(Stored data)

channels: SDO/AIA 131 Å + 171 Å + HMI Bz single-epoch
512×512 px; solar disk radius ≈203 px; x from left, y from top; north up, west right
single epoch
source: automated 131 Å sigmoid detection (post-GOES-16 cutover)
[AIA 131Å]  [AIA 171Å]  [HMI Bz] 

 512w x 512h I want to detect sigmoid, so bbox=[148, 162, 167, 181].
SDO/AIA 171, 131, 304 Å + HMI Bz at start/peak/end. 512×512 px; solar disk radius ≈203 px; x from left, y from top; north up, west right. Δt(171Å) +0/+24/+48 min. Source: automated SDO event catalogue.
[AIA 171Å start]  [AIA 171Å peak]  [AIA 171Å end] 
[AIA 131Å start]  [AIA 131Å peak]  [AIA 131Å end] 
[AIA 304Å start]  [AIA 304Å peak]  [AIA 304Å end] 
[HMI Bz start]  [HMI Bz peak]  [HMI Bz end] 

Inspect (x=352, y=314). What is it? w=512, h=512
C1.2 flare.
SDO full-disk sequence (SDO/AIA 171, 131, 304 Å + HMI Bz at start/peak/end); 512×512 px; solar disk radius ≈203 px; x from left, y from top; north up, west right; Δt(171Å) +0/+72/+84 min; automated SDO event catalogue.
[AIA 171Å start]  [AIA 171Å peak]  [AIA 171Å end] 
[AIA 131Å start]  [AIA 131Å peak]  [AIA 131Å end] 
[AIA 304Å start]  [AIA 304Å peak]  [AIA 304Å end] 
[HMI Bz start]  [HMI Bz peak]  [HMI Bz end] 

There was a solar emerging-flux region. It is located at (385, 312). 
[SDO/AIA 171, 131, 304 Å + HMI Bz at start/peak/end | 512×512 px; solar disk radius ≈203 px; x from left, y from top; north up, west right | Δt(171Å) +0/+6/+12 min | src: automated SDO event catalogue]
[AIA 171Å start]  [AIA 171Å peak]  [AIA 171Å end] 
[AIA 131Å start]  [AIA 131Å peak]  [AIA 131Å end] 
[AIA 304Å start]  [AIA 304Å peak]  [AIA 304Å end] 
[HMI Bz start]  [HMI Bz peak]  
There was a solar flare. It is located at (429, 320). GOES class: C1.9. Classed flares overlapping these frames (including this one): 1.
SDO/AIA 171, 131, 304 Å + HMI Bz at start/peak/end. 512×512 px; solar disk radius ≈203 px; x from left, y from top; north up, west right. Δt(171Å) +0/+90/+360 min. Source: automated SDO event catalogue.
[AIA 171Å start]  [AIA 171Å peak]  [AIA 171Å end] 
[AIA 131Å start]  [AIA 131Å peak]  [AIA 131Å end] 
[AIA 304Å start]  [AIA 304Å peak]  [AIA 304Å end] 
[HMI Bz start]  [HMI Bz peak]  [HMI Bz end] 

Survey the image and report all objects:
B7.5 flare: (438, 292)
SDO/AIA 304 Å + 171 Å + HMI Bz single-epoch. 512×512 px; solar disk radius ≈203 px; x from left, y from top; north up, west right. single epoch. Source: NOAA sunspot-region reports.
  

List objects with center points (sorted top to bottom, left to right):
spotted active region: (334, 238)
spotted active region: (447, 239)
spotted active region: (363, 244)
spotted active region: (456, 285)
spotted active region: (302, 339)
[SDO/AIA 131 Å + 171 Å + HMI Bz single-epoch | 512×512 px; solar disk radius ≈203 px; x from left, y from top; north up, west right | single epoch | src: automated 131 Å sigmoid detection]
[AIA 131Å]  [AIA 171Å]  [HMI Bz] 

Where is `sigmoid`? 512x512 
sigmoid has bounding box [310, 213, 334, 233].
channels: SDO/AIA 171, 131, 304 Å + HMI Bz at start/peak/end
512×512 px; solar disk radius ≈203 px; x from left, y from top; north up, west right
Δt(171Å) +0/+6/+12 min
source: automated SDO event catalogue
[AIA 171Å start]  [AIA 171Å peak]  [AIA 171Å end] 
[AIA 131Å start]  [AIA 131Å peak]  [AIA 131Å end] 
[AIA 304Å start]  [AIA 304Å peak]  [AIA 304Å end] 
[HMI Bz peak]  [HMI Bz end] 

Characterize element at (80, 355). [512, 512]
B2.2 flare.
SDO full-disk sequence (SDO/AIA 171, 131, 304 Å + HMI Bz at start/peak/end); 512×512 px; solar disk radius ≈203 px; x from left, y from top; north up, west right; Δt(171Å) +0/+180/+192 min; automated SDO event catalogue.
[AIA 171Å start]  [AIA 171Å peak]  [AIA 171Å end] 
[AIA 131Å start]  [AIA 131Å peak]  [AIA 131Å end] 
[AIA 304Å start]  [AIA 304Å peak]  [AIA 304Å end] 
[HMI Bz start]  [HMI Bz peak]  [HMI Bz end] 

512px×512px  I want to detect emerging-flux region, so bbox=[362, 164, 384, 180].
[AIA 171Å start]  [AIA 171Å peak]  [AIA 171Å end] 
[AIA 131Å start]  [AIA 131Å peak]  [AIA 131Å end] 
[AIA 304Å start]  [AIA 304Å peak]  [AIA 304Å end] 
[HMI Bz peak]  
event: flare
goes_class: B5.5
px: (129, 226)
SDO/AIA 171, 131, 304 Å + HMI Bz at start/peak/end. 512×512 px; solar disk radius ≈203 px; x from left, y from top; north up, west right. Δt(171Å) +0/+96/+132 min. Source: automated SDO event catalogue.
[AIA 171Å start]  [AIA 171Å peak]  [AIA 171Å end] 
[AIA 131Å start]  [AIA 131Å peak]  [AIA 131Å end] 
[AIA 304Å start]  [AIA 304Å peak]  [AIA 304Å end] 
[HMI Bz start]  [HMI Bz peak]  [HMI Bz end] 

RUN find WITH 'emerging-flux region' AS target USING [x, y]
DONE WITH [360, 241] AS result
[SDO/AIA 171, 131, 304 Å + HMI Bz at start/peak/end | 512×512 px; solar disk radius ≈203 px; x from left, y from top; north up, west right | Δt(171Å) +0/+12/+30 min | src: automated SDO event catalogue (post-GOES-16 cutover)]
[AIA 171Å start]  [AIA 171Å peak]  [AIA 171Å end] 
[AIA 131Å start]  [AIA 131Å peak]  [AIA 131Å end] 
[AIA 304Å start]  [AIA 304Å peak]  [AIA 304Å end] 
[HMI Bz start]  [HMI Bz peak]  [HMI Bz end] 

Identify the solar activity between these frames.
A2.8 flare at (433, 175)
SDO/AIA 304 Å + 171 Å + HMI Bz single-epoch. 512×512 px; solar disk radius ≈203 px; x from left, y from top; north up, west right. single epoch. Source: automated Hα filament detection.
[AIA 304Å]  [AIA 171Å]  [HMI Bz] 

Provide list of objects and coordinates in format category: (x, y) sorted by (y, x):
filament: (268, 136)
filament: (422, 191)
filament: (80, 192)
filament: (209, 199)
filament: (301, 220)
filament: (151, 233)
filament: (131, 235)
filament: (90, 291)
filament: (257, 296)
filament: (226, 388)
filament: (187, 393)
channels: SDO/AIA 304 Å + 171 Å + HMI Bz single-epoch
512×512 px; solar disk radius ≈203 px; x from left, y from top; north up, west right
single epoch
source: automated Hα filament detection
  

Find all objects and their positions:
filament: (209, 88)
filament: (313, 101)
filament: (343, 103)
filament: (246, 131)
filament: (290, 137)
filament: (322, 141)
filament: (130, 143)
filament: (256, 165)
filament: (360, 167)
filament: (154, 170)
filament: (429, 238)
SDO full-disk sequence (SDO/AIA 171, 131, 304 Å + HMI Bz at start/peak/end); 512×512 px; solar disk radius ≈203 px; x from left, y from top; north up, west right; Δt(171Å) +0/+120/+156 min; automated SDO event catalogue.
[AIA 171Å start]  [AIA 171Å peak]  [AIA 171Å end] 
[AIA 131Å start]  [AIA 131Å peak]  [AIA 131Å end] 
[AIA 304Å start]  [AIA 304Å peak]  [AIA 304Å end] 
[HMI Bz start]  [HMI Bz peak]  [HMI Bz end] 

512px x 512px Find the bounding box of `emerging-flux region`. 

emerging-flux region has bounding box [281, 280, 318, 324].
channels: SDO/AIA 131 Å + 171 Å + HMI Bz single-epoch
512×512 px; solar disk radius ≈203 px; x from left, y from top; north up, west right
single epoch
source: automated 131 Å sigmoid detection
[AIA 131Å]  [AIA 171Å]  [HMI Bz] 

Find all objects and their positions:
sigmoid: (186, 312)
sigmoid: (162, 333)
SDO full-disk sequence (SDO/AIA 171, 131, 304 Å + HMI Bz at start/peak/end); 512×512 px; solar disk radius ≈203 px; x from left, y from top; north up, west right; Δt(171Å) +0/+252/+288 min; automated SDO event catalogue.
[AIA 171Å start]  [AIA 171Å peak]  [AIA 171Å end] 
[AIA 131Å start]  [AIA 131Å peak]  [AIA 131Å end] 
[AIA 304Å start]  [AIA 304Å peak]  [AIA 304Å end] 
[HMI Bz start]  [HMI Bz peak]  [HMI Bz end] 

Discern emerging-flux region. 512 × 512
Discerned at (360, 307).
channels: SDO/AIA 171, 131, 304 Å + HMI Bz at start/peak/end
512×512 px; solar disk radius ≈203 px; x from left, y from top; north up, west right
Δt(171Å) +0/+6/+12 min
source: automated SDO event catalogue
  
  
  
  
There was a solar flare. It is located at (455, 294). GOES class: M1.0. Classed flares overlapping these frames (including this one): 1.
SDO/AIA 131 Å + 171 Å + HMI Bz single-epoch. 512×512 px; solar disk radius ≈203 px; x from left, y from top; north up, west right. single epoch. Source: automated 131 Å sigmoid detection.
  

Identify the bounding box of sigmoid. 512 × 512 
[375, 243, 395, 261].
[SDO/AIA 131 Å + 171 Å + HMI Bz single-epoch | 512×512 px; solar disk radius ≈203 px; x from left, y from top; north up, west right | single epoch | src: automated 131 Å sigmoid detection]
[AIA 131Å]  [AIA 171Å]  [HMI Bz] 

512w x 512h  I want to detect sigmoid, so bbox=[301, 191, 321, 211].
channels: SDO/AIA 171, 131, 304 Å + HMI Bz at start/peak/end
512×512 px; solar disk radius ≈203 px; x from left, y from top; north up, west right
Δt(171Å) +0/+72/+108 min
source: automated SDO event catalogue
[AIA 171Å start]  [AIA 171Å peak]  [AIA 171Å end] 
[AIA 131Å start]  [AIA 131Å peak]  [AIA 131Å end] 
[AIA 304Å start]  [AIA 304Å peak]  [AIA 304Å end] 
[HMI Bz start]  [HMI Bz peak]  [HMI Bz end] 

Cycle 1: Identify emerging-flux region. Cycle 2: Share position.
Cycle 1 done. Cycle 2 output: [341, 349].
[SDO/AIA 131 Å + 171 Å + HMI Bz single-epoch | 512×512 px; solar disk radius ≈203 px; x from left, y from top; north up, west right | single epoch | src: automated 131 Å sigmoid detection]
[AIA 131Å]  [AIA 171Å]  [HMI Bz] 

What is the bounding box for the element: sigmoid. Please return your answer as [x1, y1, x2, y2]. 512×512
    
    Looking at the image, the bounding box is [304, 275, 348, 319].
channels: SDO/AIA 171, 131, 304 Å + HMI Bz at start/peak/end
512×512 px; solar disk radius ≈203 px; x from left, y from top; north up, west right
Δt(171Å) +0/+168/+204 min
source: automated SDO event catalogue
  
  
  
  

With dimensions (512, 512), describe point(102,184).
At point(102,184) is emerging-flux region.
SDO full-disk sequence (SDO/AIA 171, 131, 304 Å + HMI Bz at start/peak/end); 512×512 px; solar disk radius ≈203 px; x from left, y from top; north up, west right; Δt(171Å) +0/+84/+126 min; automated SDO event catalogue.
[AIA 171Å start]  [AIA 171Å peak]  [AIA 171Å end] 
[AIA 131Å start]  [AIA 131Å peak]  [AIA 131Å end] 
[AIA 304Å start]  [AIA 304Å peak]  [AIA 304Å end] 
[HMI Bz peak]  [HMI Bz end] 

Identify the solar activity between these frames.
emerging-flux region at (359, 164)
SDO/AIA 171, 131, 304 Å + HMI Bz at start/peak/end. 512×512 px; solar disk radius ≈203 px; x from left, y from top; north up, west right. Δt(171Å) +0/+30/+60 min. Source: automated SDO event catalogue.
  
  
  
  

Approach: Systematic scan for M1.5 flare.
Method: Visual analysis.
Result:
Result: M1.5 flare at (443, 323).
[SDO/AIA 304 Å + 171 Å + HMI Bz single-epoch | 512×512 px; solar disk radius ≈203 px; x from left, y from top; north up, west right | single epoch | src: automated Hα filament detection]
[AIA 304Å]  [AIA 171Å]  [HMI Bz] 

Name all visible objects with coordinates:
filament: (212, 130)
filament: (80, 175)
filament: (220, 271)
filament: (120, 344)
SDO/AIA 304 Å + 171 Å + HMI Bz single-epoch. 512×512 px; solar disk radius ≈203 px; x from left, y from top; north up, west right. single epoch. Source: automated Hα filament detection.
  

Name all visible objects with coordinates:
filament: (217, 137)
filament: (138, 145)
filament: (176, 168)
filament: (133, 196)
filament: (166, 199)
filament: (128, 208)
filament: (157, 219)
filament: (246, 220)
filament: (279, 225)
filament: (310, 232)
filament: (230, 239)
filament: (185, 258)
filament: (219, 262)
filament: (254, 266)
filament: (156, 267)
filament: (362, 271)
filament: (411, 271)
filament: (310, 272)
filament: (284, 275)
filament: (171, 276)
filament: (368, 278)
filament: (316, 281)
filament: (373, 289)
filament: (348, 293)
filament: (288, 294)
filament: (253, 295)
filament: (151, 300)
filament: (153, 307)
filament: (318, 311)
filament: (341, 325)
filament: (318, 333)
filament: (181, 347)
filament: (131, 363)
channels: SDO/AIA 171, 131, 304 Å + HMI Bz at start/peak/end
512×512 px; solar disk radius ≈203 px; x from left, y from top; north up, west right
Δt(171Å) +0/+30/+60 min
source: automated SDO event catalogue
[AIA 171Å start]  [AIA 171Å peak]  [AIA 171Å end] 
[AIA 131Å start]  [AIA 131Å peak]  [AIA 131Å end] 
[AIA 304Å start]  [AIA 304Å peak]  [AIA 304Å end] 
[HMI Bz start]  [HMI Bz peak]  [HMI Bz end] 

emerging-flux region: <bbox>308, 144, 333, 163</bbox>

| PROBLEM DETAILS |
Please copy only the lines between the first line of the entries and the line with "C1.2 flare.", keeping those two end lines as well, exactly as written.

| RESPONSE TO THIS TASK |
channels: SDO/AIA 131 Å + 171 Å + HMI Bz single-epoch
512×512 px; solar disk radius ≈203 px; x from left, y from top; north up, west right
single epoch
source: automated 131 Å sigmoid detection (post-GOES-16 cutover)
[AIA 131Å]  [AIA 171Å]  [HMI Bz] 

 512w x 512h I want to detect sigmoid, so bbox=[148, 162, 167, 181].
SDO/AIA 171, 131, 304 Å + HMI Bz at start/peak/end. 512×512 px; solar disk radius ≈203 px; x from left, y from top; north up, west right. Δt(171Å) +0/+24/+48 min. Source: automated SDO event catalogue.
[AIA 171Å start]  [AIA 171Å peak]  [AIA 171Å end] 
[AIA 131Å start]  [AIA 131Å peak]  [AIA 131Å end] 
[AIA 304Å start]  [AIA 304Å peak]  [AIA 304Å end] 
[HMI Bz start]  [HMI Bz peak]  [HMI Bz end] 

Inspect (x=352, y=314). What is it? w=512, h=512
C1.2 flare.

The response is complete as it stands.